If you do wake up during the night, take it in stride. Rest assured that you have thought through your plan for keeping your little one safe while they are sleeping, so trust in that plan. Self-talk here is really important–be kind to yourself. It can help to return to your bedtime ritual to cue sleep for yourself again.
Q: What are some sleep transition strategies for parents that will be returning back to work after maternity leave?
A: First and foremost, find time for you in those early months back at work (ex. book, bath, exercise, mindless tv). When thinking about sleep, work back from when you need to leave in the morning, get as close to 7 hours of sleep as possible, and build in routines to help you relax and unwind before bedtime.
Q: Do you recommend having a “morning routine” as a parent–is it helpful to try and wake up before your child? I struggle so much with that since she is already waking between 6:30 and 6:45 am.
A: Ask yourself when you do your best work, and then determine. Think about how to preserve your routines that allow you to be successful. If you’re not a morning person, don’t force it.
Q: I have a toddler and am expecting my second- some days after putting my toddler to bed I get into bed shortly thereafter… is it bad to be getting into bed for the evening close to 8 pm? I’m exhausted
A: Unless it’s a drastic change from your ‘normal,’ go for it! In the first and second trimester especially, extreme fatigue is very common. Lean into it, give your body what it needs, take the opportunity to sleep more if you have it! You can ride the bedtime mindset wave that you set with your little one–maybe you can try to take that with you moving forward!
Sleep is our superpower! This event was part of our September 2023 Parent Like a Pro Summit, a series of expert events to help you feel more confident—and sleep better! Check out all the event recaps here.
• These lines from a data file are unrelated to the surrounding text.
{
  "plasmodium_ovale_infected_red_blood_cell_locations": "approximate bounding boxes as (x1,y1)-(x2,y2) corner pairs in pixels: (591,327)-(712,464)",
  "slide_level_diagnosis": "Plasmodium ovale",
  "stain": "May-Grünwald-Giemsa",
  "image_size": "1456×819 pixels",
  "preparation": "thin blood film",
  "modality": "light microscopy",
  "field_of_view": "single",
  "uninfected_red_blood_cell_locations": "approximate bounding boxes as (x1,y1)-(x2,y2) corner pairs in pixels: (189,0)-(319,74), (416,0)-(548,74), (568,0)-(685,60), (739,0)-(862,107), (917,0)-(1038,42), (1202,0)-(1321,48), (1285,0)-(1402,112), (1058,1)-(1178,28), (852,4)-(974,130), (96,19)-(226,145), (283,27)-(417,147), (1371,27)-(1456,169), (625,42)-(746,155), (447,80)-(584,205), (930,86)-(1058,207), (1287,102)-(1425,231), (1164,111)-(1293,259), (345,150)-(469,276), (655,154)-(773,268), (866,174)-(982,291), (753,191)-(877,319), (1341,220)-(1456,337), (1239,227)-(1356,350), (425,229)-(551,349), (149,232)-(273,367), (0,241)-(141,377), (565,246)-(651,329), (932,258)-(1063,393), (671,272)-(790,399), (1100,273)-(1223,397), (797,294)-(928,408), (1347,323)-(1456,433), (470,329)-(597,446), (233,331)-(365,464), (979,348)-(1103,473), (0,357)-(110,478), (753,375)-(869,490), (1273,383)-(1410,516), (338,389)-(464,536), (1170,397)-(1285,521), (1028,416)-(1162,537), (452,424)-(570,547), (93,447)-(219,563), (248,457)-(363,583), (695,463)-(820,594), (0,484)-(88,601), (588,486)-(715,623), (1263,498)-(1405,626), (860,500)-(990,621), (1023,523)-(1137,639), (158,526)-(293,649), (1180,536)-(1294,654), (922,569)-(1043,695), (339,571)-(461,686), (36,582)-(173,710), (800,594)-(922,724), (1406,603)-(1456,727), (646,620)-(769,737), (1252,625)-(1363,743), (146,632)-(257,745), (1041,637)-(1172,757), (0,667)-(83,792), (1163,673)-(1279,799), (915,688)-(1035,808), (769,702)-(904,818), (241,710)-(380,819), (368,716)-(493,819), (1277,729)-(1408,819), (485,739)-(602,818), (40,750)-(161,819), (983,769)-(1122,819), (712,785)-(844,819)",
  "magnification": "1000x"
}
About Dr. Rebecca Robbins:
Dr. Robbins is Assistant Professor in Medicine at Harvard Medical School and an Associate Scientist at the Brigham and Women’s Hospital. Her research uses marketing and novel communication tools and technologies (i.e., smartphones and other mobile devices) to design persuasive behavior change interventions to improve sleep and circadian health . In 2011, Dr. Robbins co-authored a book on techniques for how to get good sleep entitled Sleep for Success! with Dr. James B. Maas. Dr. Robbins’ research has appeared in the New York Times, the Financial Times, and Readers' Digest. She has appeared in National television segments for The Today Show, Live! With Kelly Ripa and Ryan Seacrest, Fox Business News, ABC Nightline, CNBC, and CBS This Morning. Dr. Robbins holds a Ph.D. in Communication and Health Marketing from Cornell University.
About Dr. Natalie Barnett:
Dr. Barnett serves as VP of Clinical Research at Nanit. Natalie initiated sleep research collaborations at Nanit and in her current role, Natalie oversees collaborations with researchers at hospitals and universities around the world who use the Nanit camera to better understand pediatric sleep and leads the internal sleep and development research programs at Nanit. Natalie holds a Ph.D. in Genetics from the University of New England in Australia and a Postgraduate Certificate in Pediatric Sleep Science from the University of Western Australia. Natalie was an Assistant Professor in the Neurogenetics Unit at NYU School of Medicine prior to joining Nanit. Natalie is also the voice of Nanit's science-backed, personalized sleep tips delivered to users throughout their baby's first few years.